Additionally, a 5-year longitudinal study of two Minnesota clinics showed that LDL cholesterol and HbA1c levels were improved at similar rates for people treated in the clinic using an EHR system vs. the paper-based practices, but there was greater improvement in the EHR group’s LDL cholesterol in the long term. Testing was also more common in EHR practice, but Lessing said one study showed that meeting successful thresholds for BMI and other measurements were more likely in EHR vs. paper-based practices.
“One might not think that BMI levels would improve just because a clinician was entering this information into an EHR system, but the reminders to input this information may have sparked conversations about weight, diet and exercise that may lead to plans to reduce BMI,” Lessing said. “This could be seen as a residual effect of the implementation of EHR. It was not necessarily a goal of the system, but a biproduct of having to take these measurements and incorporate it into the discussion at each office visit.”

__MATERIAL SHOWN__
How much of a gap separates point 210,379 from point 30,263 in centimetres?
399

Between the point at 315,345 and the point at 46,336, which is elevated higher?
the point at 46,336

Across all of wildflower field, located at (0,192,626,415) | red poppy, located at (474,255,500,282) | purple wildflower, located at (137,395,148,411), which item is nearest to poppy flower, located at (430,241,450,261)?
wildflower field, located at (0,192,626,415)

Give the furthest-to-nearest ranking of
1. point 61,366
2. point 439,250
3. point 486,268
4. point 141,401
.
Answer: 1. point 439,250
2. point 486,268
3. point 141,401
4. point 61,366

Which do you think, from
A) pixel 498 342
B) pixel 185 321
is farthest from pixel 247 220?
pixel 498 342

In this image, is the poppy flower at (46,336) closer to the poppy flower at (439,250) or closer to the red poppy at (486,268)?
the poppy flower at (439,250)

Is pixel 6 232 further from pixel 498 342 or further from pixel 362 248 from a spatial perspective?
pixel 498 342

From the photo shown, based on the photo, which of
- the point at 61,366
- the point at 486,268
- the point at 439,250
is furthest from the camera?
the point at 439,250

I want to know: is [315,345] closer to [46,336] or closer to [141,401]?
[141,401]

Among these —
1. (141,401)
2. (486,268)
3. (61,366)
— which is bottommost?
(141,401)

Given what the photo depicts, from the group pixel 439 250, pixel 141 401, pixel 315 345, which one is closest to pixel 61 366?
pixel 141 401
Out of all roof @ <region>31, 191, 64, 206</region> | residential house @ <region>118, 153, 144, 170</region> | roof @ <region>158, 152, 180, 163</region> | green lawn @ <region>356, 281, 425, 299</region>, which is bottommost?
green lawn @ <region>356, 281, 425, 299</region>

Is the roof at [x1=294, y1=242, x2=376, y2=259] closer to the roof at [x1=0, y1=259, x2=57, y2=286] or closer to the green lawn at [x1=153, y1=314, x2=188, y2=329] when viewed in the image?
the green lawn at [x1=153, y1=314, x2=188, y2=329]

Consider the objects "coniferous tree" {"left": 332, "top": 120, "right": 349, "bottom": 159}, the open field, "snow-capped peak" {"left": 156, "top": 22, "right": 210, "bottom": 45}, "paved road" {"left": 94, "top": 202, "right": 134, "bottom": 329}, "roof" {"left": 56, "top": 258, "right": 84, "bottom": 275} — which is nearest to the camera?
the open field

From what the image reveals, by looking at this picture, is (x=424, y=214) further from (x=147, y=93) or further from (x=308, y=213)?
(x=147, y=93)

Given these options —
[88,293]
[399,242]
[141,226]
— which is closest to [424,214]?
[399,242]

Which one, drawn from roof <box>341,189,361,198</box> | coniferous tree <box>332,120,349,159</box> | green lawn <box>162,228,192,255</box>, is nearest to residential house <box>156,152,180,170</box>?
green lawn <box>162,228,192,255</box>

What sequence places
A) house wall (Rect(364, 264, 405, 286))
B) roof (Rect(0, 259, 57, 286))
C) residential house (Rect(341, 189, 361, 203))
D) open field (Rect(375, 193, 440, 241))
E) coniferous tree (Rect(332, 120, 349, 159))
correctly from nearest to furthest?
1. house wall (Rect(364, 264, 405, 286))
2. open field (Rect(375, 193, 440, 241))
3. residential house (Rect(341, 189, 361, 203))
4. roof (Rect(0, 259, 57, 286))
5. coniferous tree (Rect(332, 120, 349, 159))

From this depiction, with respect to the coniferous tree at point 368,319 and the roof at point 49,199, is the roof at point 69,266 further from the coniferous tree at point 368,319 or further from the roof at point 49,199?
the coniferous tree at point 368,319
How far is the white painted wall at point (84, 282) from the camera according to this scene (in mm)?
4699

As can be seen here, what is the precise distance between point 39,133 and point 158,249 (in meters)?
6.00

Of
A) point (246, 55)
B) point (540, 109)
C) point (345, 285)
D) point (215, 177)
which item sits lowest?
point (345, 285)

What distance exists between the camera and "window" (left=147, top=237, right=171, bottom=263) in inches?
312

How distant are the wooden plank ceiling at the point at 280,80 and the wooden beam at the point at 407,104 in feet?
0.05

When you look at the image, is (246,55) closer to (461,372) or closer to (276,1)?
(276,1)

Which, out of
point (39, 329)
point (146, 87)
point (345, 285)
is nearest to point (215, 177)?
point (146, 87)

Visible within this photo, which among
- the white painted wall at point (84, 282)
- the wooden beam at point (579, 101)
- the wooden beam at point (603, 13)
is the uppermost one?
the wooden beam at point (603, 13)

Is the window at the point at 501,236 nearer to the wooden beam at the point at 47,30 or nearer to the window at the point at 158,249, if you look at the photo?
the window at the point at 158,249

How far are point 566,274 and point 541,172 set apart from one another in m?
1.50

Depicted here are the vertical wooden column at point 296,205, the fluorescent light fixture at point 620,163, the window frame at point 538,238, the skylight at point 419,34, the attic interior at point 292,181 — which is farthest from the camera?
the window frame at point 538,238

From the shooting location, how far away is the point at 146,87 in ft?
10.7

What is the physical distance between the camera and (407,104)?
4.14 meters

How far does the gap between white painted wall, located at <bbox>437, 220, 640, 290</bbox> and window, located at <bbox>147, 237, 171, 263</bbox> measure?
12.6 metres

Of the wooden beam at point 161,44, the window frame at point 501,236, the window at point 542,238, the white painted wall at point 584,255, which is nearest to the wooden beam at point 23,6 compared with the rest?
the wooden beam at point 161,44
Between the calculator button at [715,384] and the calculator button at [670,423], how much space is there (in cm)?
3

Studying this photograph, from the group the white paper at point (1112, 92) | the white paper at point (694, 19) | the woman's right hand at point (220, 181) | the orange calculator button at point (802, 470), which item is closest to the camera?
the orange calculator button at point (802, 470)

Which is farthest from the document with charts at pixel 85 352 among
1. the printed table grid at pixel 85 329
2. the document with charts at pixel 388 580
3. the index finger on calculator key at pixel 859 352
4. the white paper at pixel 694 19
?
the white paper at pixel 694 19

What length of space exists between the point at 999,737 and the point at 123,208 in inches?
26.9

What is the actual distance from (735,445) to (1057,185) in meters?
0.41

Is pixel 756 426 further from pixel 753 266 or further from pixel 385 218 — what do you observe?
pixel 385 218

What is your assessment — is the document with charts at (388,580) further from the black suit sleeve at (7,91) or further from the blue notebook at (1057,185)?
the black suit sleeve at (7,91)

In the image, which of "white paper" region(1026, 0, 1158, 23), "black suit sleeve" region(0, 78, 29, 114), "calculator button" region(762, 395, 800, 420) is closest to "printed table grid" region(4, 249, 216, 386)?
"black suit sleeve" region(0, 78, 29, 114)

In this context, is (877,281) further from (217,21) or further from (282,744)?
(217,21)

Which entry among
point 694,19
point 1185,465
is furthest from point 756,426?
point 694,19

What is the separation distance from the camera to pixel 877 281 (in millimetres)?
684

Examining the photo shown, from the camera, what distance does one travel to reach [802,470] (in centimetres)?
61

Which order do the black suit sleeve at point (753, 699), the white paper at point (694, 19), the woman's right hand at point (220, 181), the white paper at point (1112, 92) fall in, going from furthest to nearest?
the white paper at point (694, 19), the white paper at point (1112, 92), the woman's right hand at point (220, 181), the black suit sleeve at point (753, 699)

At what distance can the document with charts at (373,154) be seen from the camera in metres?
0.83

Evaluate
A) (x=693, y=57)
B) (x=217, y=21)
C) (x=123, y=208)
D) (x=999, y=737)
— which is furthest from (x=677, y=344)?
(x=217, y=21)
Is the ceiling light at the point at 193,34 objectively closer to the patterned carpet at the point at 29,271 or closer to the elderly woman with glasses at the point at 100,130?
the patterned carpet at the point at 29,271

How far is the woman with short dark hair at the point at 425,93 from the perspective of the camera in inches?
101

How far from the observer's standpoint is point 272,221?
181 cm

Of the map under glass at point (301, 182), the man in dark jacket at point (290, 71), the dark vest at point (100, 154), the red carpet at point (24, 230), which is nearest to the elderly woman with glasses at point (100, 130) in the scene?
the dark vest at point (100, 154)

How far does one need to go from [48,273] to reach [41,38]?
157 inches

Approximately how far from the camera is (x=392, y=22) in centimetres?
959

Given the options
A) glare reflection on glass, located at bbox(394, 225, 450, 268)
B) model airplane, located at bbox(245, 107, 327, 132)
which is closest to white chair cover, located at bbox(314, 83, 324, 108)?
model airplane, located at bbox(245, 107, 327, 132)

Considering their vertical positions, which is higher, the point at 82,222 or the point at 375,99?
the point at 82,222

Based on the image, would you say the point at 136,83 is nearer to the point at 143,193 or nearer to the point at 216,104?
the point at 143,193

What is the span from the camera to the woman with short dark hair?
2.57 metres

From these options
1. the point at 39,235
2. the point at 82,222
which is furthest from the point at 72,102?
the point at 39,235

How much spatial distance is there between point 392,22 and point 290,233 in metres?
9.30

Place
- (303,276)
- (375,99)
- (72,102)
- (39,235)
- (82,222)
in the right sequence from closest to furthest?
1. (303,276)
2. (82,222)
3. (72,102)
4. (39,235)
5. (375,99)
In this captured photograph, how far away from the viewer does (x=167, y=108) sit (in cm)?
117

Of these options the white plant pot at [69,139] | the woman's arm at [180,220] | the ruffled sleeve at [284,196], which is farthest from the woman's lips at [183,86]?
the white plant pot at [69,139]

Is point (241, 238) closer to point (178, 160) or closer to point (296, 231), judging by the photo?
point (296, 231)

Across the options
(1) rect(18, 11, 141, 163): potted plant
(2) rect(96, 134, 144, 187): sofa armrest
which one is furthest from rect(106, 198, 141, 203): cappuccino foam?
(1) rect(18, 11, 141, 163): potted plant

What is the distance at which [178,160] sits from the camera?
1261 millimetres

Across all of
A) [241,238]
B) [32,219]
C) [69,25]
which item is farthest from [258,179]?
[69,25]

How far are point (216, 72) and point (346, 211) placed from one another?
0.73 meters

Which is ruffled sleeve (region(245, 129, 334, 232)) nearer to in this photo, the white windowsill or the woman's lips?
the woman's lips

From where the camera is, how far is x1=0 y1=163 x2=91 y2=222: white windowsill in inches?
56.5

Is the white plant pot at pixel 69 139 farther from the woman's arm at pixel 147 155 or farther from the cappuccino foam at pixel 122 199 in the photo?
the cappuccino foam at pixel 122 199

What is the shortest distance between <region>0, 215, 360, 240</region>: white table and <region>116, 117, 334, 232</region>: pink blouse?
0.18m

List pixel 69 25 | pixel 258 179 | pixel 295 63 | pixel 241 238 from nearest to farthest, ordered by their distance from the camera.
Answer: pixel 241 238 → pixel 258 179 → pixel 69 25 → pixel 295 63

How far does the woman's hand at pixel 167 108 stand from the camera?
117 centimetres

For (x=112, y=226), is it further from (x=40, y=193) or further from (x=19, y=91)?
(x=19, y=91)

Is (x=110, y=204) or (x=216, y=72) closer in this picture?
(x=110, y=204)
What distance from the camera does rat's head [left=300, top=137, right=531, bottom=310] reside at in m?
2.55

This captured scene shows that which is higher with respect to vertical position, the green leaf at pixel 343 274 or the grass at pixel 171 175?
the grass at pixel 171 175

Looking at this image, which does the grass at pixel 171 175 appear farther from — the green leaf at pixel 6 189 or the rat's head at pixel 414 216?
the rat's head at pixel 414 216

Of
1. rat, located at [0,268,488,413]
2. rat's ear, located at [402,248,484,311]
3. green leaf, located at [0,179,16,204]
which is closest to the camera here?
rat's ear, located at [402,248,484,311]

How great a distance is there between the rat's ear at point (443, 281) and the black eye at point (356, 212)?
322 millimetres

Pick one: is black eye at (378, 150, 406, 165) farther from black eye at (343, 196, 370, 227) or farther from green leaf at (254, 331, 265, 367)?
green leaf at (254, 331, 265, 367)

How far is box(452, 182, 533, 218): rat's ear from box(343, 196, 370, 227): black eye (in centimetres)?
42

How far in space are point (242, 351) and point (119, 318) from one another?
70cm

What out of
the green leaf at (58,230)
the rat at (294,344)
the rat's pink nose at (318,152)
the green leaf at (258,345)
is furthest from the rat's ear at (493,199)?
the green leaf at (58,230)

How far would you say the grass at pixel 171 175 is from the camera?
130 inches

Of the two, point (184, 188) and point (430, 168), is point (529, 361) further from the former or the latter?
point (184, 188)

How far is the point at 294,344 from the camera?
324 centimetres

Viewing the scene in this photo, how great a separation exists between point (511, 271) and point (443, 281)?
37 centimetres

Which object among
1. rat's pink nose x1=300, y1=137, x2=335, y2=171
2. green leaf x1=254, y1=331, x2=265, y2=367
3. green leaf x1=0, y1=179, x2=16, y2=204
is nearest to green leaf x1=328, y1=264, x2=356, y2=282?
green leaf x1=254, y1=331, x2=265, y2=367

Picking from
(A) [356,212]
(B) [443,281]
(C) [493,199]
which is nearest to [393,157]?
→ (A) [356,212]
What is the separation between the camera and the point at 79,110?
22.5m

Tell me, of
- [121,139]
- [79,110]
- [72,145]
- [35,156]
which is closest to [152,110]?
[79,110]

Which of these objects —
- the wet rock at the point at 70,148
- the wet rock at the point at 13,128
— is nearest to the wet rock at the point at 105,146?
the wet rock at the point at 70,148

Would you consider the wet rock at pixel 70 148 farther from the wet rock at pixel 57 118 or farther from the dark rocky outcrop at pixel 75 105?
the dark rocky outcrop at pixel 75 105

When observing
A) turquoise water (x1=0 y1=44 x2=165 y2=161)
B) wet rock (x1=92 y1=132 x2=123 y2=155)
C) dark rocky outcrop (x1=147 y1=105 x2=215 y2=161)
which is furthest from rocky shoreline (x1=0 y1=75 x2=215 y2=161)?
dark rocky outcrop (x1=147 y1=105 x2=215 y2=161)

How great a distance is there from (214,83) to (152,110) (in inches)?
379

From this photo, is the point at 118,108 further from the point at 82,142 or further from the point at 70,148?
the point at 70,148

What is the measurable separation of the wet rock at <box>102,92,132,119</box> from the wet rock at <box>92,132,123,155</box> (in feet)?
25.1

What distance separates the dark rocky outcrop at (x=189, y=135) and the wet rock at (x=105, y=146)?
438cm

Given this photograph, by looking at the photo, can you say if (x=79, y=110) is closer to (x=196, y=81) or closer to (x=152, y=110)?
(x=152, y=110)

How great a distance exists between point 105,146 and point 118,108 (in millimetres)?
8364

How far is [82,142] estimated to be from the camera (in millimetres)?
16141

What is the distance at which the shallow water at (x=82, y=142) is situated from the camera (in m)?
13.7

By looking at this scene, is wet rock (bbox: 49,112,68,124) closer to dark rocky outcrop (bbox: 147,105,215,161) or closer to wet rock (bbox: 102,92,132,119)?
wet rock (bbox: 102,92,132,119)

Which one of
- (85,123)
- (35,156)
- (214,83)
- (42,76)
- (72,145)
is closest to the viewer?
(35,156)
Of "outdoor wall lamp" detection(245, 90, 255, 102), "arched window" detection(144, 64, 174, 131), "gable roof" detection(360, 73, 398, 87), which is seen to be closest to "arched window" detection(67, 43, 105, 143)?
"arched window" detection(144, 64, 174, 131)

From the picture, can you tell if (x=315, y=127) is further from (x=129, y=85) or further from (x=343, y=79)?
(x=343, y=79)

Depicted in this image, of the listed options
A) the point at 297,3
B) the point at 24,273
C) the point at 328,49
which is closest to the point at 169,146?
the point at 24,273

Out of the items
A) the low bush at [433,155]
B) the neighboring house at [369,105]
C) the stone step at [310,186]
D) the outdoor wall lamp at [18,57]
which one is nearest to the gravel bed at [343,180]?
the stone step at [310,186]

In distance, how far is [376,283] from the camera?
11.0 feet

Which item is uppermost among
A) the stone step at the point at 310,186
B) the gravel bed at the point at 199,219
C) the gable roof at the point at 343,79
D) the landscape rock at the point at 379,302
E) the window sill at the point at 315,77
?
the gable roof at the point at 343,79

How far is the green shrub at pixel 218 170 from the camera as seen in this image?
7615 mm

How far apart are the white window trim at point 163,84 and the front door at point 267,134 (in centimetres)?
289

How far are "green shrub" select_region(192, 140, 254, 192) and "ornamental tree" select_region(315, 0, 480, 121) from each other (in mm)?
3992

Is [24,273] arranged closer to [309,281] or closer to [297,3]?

__TASK OBJECTIVE__
Decide whether each statement agrees with the text on EHR systems in clinics, answering yes or no and quoting the deciding words of the text. 1. The Minnesota study followed its clinics for five years. 2. Testing happened less often in the EHR practice than in paper-based practices. 3. Lessing described lower BMI as a stated goal of the EHR system. The lines come from a separate source and are not drawn from the text.

__SOLUTION__
1. Yes: "a 5-year longitudinal study of two Minnesota clinics"
2. No: "Testing was also more common in EHR practice"
3. No: "It was not necessarily a goal of the system"